- Directive:
Copy out the material verbatim, starting with the line that contains "From what's captured" and going on through the last line of the material, with both ends included.

## Start Data for this exercise

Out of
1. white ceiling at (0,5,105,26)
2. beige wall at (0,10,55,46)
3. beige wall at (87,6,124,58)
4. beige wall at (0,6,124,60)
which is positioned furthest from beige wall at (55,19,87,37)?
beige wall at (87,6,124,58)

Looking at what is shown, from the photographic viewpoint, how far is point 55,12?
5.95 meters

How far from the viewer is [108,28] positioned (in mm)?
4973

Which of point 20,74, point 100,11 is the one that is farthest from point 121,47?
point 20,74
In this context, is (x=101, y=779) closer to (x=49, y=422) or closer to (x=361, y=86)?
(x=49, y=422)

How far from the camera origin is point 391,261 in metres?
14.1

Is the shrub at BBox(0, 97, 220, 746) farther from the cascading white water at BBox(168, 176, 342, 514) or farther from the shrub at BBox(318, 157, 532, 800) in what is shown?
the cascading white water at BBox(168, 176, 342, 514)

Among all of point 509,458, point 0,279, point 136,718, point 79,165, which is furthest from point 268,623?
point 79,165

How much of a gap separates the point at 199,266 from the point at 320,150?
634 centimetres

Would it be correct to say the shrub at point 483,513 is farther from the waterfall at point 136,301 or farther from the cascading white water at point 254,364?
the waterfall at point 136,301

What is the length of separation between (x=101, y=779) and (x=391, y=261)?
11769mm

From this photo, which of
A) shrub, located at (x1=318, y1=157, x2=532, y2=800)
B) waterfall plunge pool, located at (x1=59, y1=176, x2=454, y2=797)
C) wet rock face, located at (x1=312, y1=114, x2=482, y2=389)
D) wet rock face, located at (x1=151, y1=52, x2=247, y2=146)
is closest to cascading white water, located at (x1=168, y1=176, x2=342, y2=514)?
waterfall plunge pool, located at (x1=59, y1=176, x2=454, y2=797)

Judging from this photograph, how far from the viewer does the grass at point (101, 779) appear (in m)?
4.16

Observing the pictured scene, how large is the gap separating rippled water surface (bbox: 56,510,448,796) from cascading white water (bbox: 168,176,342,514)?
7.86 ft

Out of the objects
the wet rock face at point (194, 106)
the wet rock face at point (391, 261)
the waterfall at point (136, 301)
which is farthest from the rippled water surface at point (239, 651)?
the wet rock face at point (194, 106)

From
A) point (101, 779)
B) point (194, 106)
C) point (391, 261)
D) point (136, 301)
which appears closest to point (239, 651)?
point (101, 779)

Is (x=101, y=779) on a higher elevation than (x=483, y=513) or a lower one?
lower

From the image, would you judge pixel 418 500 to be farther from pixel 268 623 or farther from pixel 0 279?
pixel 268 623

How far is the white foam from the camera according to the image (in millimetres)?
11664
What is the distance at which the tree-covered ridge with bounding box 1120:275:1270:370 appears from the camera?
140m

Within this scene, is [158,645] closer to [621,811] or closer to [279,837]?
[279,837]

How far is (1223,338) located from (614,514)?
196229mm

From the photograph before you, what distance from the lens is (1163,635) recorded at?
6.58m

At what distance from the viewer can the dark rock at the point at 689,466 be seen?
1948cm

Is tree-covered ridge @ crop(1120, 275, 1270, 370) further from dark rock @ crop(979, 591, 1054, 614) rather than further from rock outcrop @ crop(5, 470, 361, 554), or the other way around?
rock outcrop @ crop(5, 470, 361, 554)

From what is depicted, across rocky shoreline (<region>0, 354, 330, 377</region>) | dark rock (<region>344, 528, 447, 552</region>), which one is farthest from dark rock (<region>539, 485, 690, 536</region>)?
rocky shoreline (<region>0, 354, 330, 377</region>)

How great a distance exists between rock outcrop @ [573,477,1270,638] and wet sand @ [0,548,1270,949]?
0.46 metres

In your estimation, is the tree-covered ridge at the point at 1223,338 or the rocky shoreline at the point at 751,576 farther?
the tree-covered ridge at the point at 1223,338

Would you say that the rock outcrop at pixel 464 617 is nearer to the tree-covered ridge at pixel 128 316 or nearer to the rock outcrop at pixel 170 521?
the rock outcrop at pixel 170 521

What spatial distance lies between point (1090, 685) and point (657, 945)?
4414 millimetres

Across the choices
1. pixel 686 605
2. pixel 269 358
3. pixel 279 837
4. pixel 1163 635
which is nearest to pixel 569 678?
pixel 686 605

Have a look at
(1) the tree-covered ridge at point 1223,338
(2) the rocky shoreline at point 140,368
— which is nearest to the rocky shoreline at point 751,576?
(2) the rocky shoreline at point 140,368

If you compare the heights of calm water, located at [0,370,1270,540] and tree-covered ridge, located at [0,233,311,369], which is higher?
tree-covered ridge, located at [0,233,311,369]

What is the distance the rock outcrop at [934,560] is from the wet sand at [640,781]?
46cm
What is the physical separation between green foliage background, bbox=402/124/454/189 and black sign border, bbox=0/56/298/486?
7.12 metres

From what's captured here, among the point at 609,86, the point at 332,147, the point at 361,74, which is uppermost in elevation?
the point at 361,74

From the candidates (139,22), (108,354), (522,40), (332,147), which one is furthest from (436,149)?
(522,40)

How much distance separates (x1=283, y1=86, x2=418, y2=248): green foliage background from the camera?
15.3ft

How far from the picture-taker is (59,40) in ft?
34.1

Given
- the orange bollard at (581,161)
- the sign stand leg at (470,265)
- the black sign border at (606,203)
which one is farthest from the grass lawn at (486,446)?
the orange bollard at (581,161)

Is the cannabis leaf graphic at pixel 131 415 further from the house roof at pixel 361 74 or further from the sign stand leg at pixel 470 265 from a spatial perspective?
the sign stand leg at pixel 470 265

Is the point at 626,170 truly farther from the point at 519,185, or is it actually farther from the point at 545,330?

## End Data for this exercise

- Exercise answer:
From what's captured here, among the point at 609,86, the point at 332,147, the point at 361,74, which is uppermost in elevation?
the point at 361,74

From the candidates (139,22), (108,354), (522,40), (332,147), which one is furthest from (436,149)?
(522,40)

How much distance separates (x1=283, y1=86, x2=418, y2=248): green foliage background from the camera?
15.3ft

How far from the picture-taker is (59,40) in ft?
34.1

Given
- the orange bollard at (581,161)
- the sign stand leg at (470,265)
- the black sign border at (606,203)
which one is farthest from the grass lawn at (486,446)?
the orange bollard at (581,161)

Is the cannabis leaf graphic at pixel 131 415 further from the house roof at pixel 361 74 or further from the sign stand leg at pixel 470 265 from a spatial perspective?
the sign stand leg at pixel 470 265

Is the point at 626,170 truly farther from the point at 519,185, or is it actually farther from the point at 545,330?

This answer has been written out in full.